▶ DOCUMENT SECTION

=-=-=

Title: Evaluate the Discrepancy Between Two Real-Time Updated Probabilistic Forecasts
Version: 0.1.0
Description: Methods from Yeh, Rice, and Dubin (2022) <doi:10.1080/00031305.2021.1967781> for comparing two continuously updated probabilistic forecasts under squared (Brier) loss: pointwise loss and variance, a global delta test (Monte Carlo p-values), simulation designs, and a naive pointwise band plot.
URL: https://github.com/chikuang/rtForecastEval
BugReports: https://github.com/chikuang/rtForecastEval/issues
License: GPL-3
Encoding: UTF-8
RoxygenNote: 7.3.3
Imports: dplyr (≥ 1.0.1), ggplot2 (≥ 3.3.2), stats (≥ 4.0.3), tidyr (≥ 1.1.1), RSpectra (≥ 0.16.0), rlist (≥ 0.4.6.1), purrr (≥ 0.3.4), MASS (≥ 7.3-52)

=-=-=

▶ RECORDED DATA
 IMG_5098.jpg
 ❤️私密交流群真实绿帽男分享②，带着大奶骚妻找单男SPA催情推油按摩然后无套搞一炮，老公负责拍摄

=-=-=

▶ GOAL OF THE EXERCISE
Print the package description from "Title: Evaluate the" up to and including "MASS (≥ 7.3-52)". The lines come from a separate source.

▶ EXERCISE ANSWER
Title: Evaluate the Discrepancy Between Two Real-Time Updated Probabilistic Forecasts
Version: 0.1.0
Description: Methods from Yeh, Rice, and Dubin (2022) <doi:10.1080/00031305.2021.1967781> for comparing two continuously updated probabilistic forecasts under squared (Brier) loss: pointwise loss and variance, a global delta test (Monte Carlo p-values), simulation designs, and a naive pointwise band plot.
URL: https://github.com/chikuang/rtForecastEval
BugReports: https://github.com/chikuang/rtForecastEval/issues
License: GPL-3
Encoding: UTF-8
RoxygenNote: 7.3.3
Imports: dplyr (≥ 1.0.1), ggplot2 (≥ 3.3.2), stats (≥ 4.0.3), tidyr (≥ 1.1.1), RSpectra (≥ 0.16.0), rlist (≥ 0.4.6.1), purrr (≥ 0.3.4), MASS (≥ 7.3-52)